• [Document passage]
⟨

Gymize - Gym Reinforcement Learning with Unity 3D

Unity and Python Reinforcement and Imitation Learning with Gymnasium and PettingZoo API.

Installations

Installation for Python 3

pip install gymize

If you want to render videos, please install ffmpeg additionally.

You can also install ffmpeg with Anaconda:

conda install -c conda-forge ffmpeg

Installation for Unity

Go to Window -> Package Manager -> Add package from git URL...

Then paste the following git URL:

https://github.com/timcsy/gymize.git?path=/unity

If git hasn't been installed, then you can download gymize first and install it from disk, specify the path to /unity/package.json, or you can install from tarball, downloaded from Releases.

Usages

Usage for Python 3

Assign the env_name, which should be same as in the Unity. For example, kart.
file_name is the path to the built Unity game, or leave None if using Unity Editor.
For multi-agent, agent_names is the list of agent names.
Define the observation_space in the format of Gym Spaces. For multi-agent, observation_spaces is a dictionary whose keys are agent names and values are observation spaces.
Define the action_space in the format of Gym Spaces. For multi-agent, action_spaces is a dictionary whose keys are agent names and values are action spaces.
Assign render_mode='video' if you want to record video from Unity, otherwise omit render_mode.
Assign views=['', ...] if you want to record video from Unity, which given a list of view names, the empty string will be the default view, otherwise omit views.
Make the Gymnasium or PettingZoo environment by the following commands:

Single-Agent with Gymnasium API:

import gymnasium as gym
import gymize

env = gym.make(
    'gymize/Unity-v0',
    env_name='<your env name>',
    file_name=file_name,
    observation_space=observation_space,
    action_space=action_space,
    render_mode='<render_mode>',
    views=['', ...]
)

Multi-Agents with PettingZoo AEC API:

from gymize.envs import UnityAECEnv

env = UnityAECEnv(
    env_name='<your env name>',
    file_name=file_name,
    agent_names=agent_names,
    observation_spaces=observation_spaces,
    action_spaces=action_spaces,
    render_mode='<render_mode>',
    views=['', ...]
)

Multi-Agents with PettingZoo Parallel API:

from gymize.envs import UnityParallelEnv

env = UnityParallelEnv(
    env_name='<your env name>',
    file_name=file_name,
    agent_names=agent_names,
    observation_spaces=observation_spaces,
    action_spaces=action_spaces,
    render_mode='<render_mode>',
    views=['', ...]
)

Well done! Now you can use the environment as the gym environment!

⟩

• [Written instruction A] Report every line of the rows below that contains the word "tower", copying each such line in full.

• [Provided data]
⟨

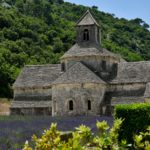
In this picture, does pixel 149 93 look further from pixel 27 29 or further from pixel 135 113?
pixel 27 29

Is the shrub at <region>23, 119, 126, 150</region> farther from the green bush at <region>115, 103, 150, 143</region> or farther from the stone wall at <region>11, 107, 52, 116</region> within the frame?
the stone wall at <region>11, 107, 52, 116</region>

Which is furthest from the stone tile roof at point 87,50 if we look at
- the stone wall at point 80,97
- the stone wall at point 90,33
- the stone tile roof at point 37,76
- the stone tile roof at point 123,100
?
the stone tile roof at point 123,100

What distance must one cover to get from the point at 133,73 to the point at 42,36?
234ft

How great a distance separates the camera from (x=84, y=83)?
48.4 meters

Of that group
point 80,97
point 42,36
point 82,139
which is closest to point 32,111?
point 80,97

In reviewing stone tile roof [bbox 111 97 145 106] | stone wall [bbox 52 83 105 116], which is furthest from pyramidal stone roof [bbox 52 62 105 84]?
stone tile roof [bbox 111 97 145 106]

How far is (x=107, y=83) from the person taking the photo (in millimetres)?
50219

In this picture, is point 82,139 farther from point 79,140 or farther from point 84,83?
point 84,83

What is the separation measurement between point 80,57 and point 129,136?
32257 millimetres

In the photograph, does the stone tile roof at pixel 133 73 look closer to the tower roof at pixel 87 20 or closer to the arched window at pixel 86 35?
the arched window at pixel 86 35

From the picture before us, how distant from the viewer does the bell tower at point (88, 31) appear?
54.5m

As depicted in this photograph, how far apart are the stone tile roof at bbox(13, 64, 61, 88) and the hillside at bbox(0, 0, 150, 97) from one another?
22.3 metres

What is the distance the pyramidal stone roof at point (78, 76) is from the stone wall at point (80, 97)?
0.39 meters

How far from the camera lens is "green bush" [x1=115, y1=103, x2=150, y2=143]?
67.8 ft
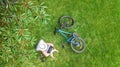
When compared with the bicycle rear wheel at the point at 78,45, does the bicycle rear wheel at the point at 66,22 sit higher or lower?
higher

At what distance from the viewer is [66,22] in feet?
39.2

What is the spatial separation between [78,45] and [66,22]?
83cm

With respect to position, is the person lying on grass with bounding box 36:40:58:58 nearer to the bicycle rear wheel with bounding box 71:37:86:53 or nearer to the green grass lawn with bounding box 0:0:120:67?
the green grass lawn with bounding box 0:0:120:67

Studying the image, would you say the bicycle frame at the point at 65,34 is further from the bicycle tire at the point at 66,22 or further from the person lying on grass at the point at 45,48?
the person lying on grass at the point at 45,48

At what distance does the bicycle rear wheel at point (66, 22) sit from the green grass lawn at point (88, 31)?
0.16 m

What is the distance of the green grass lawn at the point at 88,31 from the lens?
11.9 metres

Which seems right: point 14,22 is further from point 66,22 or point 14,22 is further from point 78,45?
point 78,45

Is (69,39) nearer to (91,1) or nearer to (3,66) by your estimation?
(91,1)

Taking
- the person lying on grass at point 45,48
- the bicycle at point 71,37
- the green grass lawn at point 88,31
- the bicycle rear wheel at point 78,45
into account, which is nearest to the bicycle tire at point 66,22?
the bicycle at point 71,37

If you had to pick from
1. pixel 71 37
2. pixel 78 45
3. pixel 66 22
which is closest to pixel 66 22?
pixel 66 22

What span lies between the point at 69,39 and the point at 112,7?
1.99 meters

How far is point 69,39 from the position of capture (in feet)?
38.8

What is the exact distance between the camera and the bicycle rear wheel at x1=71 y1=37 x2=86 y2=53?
11.8 metres

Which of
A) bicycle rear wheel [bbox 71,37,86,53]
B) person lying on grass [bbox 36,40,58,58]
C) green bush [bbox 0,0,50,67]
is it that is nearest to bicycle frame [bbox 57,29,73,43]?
bicycle rear wheel [bbox 71,37,86,53]
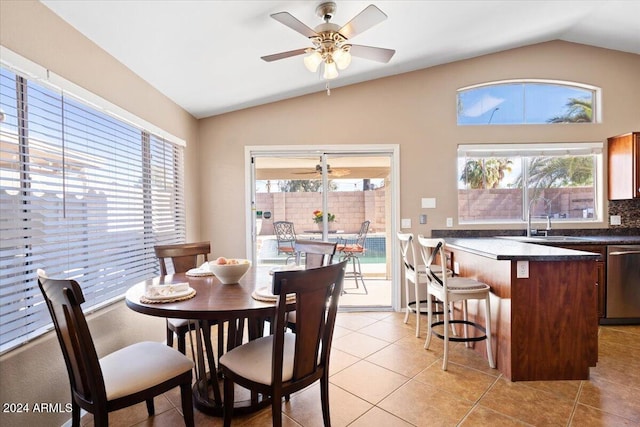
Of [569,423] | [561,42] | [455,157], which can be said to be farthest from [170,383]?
[561,42]

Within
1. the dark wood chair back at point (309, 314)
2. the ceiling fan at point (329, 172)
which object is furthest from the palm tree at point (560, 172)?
the dark wood chair back at point (309, 314)

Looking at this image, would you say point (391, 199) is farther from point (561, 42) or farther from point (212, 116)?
point (561, 42)

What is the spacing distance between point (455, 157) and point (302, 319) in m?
3.11

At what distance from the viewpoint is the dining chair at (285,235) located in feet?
12.7

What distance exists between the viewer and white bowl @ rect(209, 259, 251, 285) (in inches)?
75.5

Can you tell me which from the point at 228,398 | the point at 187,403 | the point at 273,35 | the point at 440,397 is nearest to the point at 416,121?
the point at 273,35

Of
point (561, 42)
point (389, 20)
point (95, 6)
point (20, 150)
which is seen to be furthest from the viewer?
point (561, 42)

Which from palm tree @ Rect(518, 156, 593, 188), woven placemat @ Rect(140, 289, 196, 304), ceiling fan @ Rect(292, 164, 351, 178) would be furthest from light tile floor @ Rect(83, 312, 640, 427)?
ceiling fan @ Rect(292, 164, 351, 178)

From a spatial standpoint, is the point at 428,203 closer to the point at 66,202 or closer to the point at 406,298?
the point at 406,298

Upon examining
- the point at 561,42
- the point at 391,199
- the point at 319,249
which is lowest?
the point at 319,249

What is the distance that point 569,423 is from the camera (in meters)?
1.80

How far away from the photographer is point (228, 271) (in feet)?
6.32

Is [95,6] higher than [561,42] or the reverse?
the reverse

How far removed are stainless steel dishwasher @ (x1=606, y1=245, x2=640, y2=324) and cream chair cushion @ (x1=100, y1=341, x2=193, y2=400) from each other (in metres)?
3.99
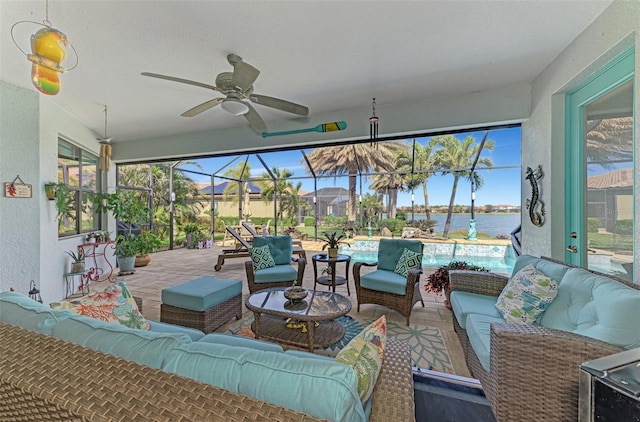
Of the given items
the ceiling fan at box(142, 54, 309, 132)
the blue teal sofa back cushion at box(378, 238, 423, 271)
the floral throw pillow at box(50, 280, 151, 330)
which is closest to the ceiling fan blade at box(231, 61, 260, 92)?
the ceiling fan at box(142, 54, 309, 132)

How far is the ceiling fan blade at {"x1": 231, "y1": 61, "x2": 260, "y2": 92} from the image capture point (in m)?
2.10

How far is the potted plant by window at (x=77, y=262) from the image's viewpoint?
3.97 metres

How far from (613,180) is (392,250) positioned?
7.05 ft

⟩

• [Written instruction B] Update the passage of the Gymize text starting with "Define the observation_space" and going on through "otherwise omit render_mode.", so that "dictionary" is changed to "mapping" wherever it occurs.

• [Task solution A]
In the photograph, does the stone tile roof at pixel 133 73 look closer to the tower roof at pixel 87 20 or closer to the arched window at pixel 86 35?
From the picture before us, how distant from the viewer does the bell tower at point (88, 31) appear?

• [Task solution B]
Define the observation_space in the format of Gym Spaces. For multi-agent, observation_spaces is a mapping whose keys are agent names and values are observation spaces.
Define the action_space in the format of Gym Spaces. For multi-agent, action_spaces is a mapping whose keys are agent names and values are action spaces.
Assign render_mode='video' if you want to record video from Unity, otherwise omit render_mode.